For this reason, The Daily Signal each month publishes an article highlighting some of the previous month’s many news stories on defensive gun use that you may have missed—or that might not have made it to the national spotlight in the first place. (Read other accounts here from 2019, 2020, and so far this year.)

The examples below represent only a small portion of the news stories on defensive gun use that we found in November.
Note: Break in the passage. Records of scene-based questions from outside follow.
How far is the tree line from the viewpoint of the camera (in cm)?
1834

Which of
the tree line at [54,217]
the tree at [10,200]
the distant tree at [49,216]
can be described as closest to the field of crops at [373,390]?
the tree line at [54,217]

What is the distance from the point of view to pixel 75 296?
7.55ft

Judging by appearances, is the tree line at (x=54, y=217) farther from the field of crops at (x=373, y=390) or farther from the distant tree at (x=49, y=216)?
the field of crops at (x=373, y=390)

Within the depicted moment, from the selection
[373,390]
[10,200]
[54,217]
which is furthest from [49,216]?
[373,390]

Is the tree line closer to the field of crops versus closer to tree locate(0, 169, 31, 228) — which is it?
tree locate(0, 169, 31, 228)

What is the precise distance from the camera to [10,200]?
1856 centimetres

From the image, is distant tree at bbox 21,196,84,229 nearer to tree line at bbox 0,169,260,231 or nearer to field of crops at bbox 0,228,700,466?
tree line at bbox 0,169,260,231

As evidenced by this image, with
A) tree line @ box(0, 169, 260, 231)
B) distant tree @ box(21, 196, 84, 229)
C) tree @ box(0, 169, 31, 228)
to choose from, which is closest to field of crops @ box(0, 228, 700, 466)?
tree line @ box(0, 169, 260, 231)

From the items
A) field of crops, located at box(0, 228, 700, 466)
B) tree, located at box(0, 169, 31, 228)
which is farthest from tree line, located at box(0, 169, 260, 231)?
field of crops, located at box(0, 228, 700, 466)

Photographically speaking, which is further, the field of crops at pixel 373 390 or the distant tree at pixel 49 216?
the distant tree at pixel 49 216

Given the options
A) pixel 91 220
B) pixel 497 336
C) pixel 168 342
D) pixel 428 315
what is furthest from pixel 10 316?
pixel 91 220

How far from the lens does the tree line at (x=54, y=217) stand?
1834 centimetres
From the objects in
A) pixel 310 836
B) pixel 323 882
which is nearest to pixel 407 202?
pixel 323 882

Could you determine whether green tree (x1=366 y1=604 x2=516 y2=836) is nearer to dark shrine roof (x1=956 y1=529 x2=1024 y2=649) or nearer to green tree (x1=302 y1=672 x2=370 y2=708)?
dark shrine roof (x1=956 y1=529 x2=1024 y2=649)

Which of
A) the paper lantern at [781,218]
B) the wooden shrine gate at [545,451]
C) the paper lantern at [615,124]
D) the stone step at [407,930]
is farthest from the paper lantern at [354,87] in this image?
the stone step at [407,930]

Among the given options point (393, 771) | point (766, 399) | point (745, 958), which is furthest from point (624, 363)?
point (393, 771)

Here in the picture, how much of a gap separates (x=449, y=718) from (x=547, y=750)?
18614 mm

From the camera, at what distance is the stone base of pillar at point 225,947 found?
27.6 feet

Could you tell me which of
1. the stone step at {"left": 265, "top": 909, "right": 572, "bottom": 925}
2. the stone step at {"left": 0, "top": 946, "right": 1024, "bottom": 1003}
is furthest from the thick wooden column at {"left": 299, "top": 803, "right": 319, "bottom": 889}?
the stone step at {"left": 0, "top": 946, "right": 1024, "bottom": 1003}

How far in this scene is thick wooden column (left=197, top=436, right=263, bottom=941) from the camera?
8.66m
You may explore more by using The Heritage Foundation’s interactive Defensive Gun Use Database. (The Daily Signal is the multimedia news organization of The Heritage Foundation.)

It’s possible that Brown, Chicago’s police superintendent, is unaware how routine these types of defensive gun uses are, both in his city and around the nation.

And it’s certainly true that armed criminals make life more difficult for law enforcement officers, and that sometimes officers make tragic mistakes in the heat of the moment, mistaking lawful gun owners for criminals.

But, respectfully, law enforcement officers already have little idea who around them is carrying a firearm, whether lawfully or unlawfully.

The fact that it might be more difficult to tell a “good guy” with a gun from a “bad guy” with a gun is not a valid reason for government to further restrict the exercise of constitutional rights.

It certainly doesn’t negate the plethora of times that law-abiding citizens swiftly and safely act as their own first line of defense against criminals when police can’t get there in time.